→ ЗАДАНИЕ 1: Определите, соответствуют ли отрывку о Гусатинском и писательском доме утверждения (a), (b) и (c). Для каждого дайте ответ «да» или «нет» и приведите точную цитату из отрывка, которая это решает. (a) Под полом спальни обнаружили спрятанные ценности. (b) Писательский дом представлял собой трехэтажную надстройку над двумя двухэтажными домами. (c) Второй арест Гусатинского пришелся на начало 1938 года.
→ ЗАДАНИЕ 2: Согласно отрывку о Гусатинском и писательском доме, как незадолго до того переименовали Нащокинский переулок?
→ ЗАДАНИЕ 3: Продолжите отрывок о Гусатинском и писательском доме, начиная сразу после его последнего предложения.

→ ОТРЫВОК:
-- -- --

Назавтра они пришли к дому Гусатинского. Им открыла Гусатинская жена, обомлевшая от счастья.
– Я решил все отдать! – сообщил Гусатинский жене еще в дверях. – Давай все отдадим: золото, бриллианты, жемчуг, платиновую коронку и песцовую горжетку. Все!
– Что ты говоришь? – всплеснула руками жена. – Какую горжетку?!
– Ты же знаешь! – настаивал на своем Гусатинский. – Я замуровал все это добро в нашей спальне, под полом.
Вызвали рабочего, вскрыли пол в указанном Гусатинским месте. Там ничего не было.
– Я, как видно, немного перепутал, – сказал Гусатинский. – Давайте-ка вскроем пол в столовой.
Вскрыли и в столовой, и не нашли ничего также и там.
К вечеру расковыряли всю квартиру – безуспешно.
– Теперь вы, гражданин следователь, так же как и я знаете, что у меня ничего нет, – сказал Гусатинский. – И теперь можете в меня стрелять, вешать меня, резать на куски – я немного отдохнул и выспался.
Гусатинского увезли обратно в Днепропетровскую тюрьму, но некоторое время спустя выпустили. Вторично его арестовали в начале 1938 года, и он погиб в лагерях.
7. Дом писателей
Жить с ребенком в одной комнатенке Цыганского уголка нам было тесно, и мы решили перебраться на другую квартиру. Союз писателей как раз строил «писательский» дом в бывшем Нащокинском переулке, недавно переименованном в улицу Фурманова. Маркиш мог купить там квартиру.
Писательский дом представлял собой трехэтажную надстройку над двумя соседними двухэтажными домами. Место было хорошее, тихое. Одним своим концом переулок уходил к Арбату, другим упирался в Гагаринский переулок. И сами отдельные квартиры, и прекрасное место вызвали среди писателей большой ажиотаж: пролетарским писателям надоело ютиться в «коммуналках», а то и снимать углы. А разжиться «жилплощадью» в Москве было куда как непросто…
Квартиры на Нащокинском продавались с учетом заслуг, положения, знакомств и Бог знает чего еще. В числе наших соседей оказался Михаил Булгаков, Осип Мандельштам, Всеволод Иванов, Матэ Залка, Илья Ильф с Евгением Петровым, Константин Финн, начинающий Евгений Габрилович и уже довольно известный Виктор Шкловский. Поселились там и еврейские писатели: поэт Самуил Галкин, Исаак Нусинов – наш сосед по Ворзелю. И – совсем уж непонятно, с какой стати – въехал в роскошную квартиру нашего дома американский корреспондент Генри Шапиро.

-- -- --

→ ФРАГМЕНТЫ МАТЕРИАЛА:
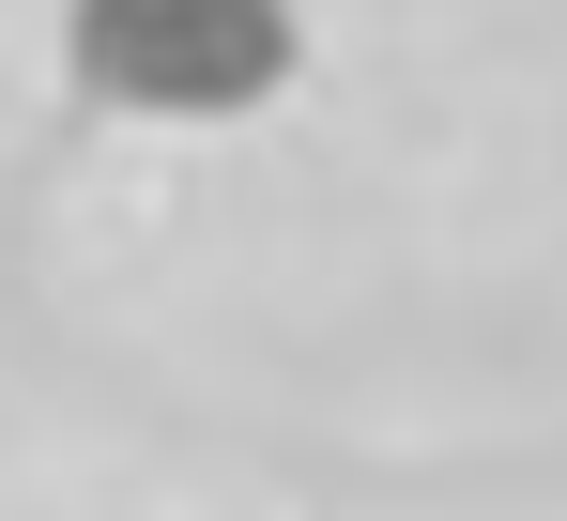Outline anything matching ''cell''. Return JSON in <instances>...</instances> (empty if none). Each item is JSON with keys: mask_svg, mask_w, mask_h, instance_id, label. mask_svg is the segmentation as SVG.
I'll return each mask as SVG.
<instances>
[{"mask_svg": "<svg viewBox=\"0 0 567 521\" xmlns=\"http://www.w3.org/2000/svg\"><path fill=\"white\" fill-rule=\"evenodd\" d=\"M62 62L123 123H246L291 92V0H62Z\"/></svg>", "mask_w": 567, "mask_h": 521, "instance_id": "1", "label": "cell"}]
</instances>
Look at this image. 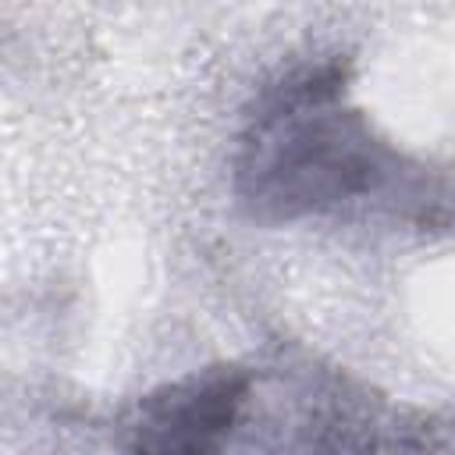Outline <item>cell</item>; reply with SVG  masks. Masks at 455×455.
I'll list each match as a JSON object with an SVG mask.
<instances>
[{
    "mask_svg": "<svg viewBox=\"0 0 455 455\" xmlns=\"http://www.w3.org/2000/svg\"><path fill=\"white\" fill-rule=\"evenodd\" d=\"M348 68L309 64L267 85L249 114L235 192L259 220H295L377 196L398 174V156L359 110L338 107Z\"/></svg>",
    "mask_w": 455,
    "mask_h": 455,
    "instance_id": "obj_1",
    "label": "cell"
},
{
    "mask_svg": "<svg viewBox=\"0 0 455 455\" xmlns=\"http://www.w3.org/2000/svg\"><path fill=\"white\" fill-rule=\"evenodd\" d=\"M252 377L238 366L192 370L139 405L132 455H224L249 402Z\"/></svg>",
    "mask_w": 455,
    "mask_h": 455,
    "instance_id": "obj_2",
    "label": "cell"
}]
</instances>
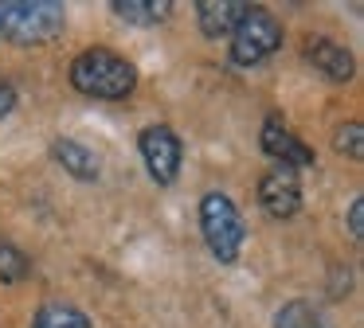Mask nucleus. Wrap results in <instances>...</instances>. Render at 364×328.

-- -- --

→ ОТВЕТ 1:
(a) Нет: «Там ничего не было.»
(b) Да: «Писательский дом представлял собой трехэтажную надстройку над двумя соседними двухэтажными домами.»
(c) Да: «Вторично его арестовали в начале 1938 года»

→ ОТВЕТ 2: В улицу Фурманова.

→ ОТВЕТ 3:
Предоставив мне заниматься устройством, Маркиш назавтра же после переезда сел работать. Его ничуть не интересовало, кто живет с ним на одной лестничной площадке. Сама идея «писательского» дома была ему безразлична: есть стены, пол и потолок, и это основное. Его не угнетало, как некоторых, что сверху, снизу и по сторонам сидят за столами писатели и пишут, пишут, пишут. Или не пишут. Это его не касалось. Новоселье он, естественно, устраивать не стал.
Вскоре после переезда на новое место нас пригласил к себе Всеволод Иванов. Он прислал нам записку, в которой писал, что собираются у него участники проведенного недавно на Украине пленума правления Союза Писателей, посвященного памяти Тараса Шевченко. Маркиш был на этом пленуме и по приезде рассказывал мне об Иванове, как о приятном, умном человеке. Ставил он мне в пример и жену Иванова – Тамару. То была очень красивая, очень статная женщина, бывшая актриса театра Мейерхольда, женщина широких и свободных взглядов, с собственным мнением, умная и с мощным чувством собственного достоинства. Записка Иванова была составлена несколько «по-старомодному», и я именовалась в ней «супругой» Маркиша. В те времена такие слова были не в ходу, они говорили о позиции их автора.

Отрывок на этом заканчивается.